» Exercise details
Would you reproduce each of the records below precisely, with the pictures left out?

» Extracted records
--------------------------------

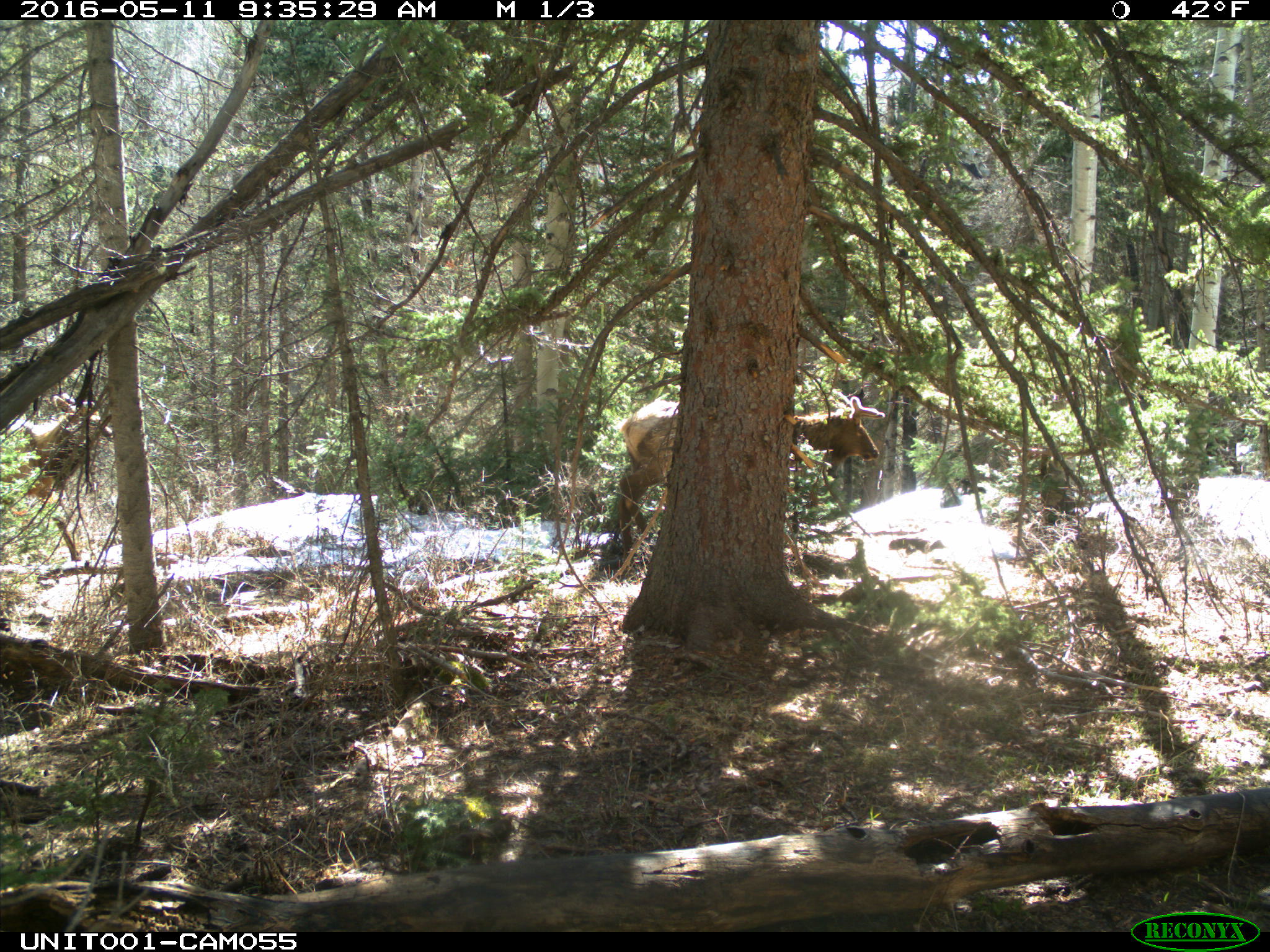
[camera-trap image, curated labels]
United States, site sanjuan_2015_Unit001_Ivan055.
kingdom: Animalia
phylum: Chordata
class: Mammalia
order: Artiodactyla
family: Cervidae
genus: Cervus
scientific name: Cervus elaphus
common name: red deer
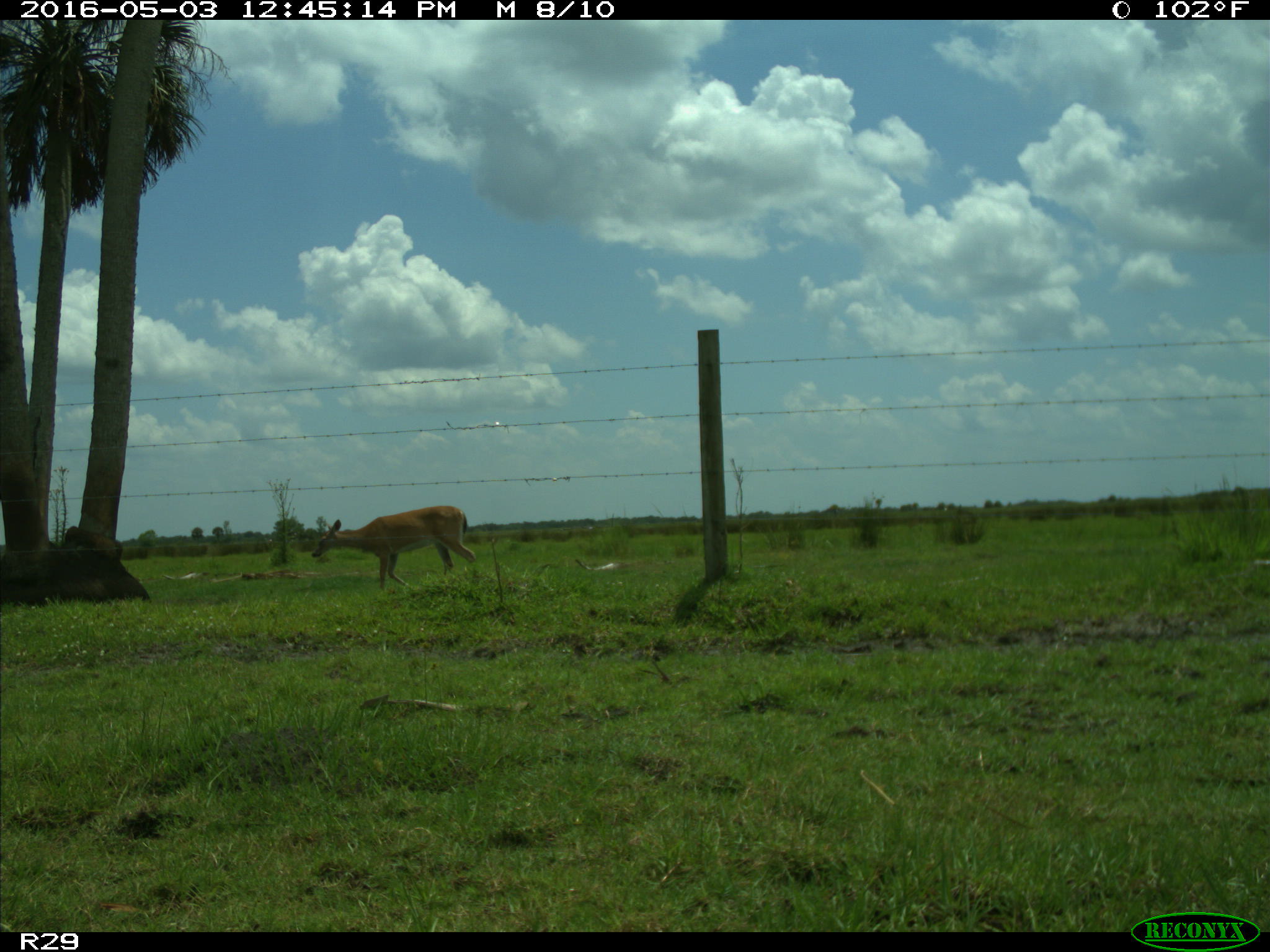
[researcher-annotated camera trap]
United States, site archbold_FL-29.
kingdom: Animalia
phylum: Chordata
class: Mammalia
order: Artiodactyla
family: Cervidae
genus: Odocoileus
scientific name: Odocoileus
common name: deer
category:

--------------------------------

» Answer to this task
[camera-trap image, curated labels]
United States, site sanjuan_2015_Unit001_Ivan055.
kingdom: Animalia
phylum: Chordata
class: Mammalia
order: Artiodactyla
family: Cervidae
genus: Cervus
scientific name: Cervus elaphus
common name: red deer
[researcher-annotated camera trap]
United States, site archbold_FL-29.
kingdom: Animalia
phylum: Chordata
class: Mammalia
order: Artiodactyla
family: Cervidae
genus: Odocoileus
scientific name: Odocoileus
common name: deer
category:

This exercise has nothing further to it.